#ubuntu-reviews 2010-08-30
<persia> micahg, A different version of the patch was accepted upstream for the same issue?  If they aren't too different, I'd go for patch-accepted-upstream.  If they are wildly different, I'd suggest patch-rejected-upstream with a pointer to the patch that was accepted.
<micahg> persia: idr, I'll have to look again, thanks'
<persia> No promises someone else won't give a more correct answer though :)

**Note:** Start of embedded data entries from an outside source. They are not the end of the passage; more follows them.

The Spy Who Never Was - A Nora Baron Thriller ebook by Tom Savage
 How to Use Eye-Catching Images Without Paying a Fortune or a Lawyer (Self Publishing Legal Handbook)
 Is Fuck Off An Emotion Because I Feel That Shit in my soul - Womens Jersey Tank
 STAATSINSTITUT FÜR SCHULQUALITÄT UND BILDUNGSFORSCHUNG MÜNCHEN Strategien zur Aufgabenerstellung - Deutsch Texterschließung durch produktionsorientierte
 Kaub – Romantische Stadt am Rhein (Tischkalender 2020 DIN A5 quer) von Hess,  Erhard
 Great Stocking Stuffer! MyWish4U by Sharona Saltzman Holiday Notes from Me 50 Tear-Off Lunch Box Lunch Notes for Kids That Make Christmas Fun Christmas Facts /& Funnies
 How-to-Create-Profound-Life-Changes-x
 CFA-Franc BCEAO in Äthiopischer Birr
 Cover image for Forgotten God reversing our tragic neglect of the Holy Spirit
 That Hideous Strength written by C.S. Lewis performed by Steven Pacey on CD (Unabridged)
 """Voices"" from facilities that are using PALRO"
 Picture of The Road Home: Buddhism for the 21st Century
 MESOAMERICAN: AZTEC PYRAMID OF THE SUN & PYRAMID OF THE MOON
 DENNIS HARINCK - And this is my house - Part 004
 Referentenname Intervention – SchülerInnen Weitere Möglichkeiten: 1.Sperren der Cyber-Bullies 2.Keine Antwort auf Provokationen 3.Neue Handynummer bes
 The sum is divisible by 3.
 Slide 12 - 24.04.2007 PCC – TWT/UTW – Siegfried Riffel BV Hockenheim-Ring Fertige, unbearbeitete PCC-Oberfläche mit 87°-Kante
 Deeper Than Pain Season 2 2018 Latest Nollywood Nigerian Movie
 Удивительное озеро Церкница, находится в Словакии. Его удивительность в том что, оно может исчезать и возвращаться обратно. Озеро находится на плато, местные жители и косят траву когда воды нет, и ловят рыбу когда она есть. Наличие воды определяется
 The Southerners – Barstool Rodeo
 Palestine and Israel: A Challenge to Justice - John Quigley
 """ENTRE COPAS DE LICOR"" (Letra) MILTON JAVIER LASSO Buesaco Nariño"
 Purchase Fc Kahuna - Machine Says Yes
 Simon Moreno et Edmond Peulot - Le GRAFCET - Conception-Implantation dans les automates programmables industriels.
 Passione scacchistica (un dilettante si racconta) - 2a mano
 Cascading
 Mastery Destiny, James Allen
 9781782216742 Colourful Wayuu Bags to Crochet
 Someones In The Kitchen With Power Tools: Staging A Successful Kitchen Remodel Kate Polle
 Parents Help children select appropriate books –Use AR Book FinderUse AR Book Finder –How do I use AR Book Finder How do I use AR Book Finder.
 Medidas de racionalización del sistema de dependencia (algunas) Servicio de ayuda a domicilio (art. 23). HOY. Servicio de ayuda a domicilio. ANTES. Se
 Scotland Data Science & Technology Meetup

<tt33l3r> Where can I get some help with an Ubuntu problem I'm having?
<tt33l3r> Please
<nigelb> micahg: sorry, was offline from sat evening till now :)
<micahg> nigelb: k, I went through most of the patches
 * nigelb hugs micahg 
<nigelb> Thank you !
<micahg> nigelb: np, I'll try to do the rest next weekend
<nigelb> \o/
<nigelb> Gah, team report time and I'm not sure what to write.  Sigh.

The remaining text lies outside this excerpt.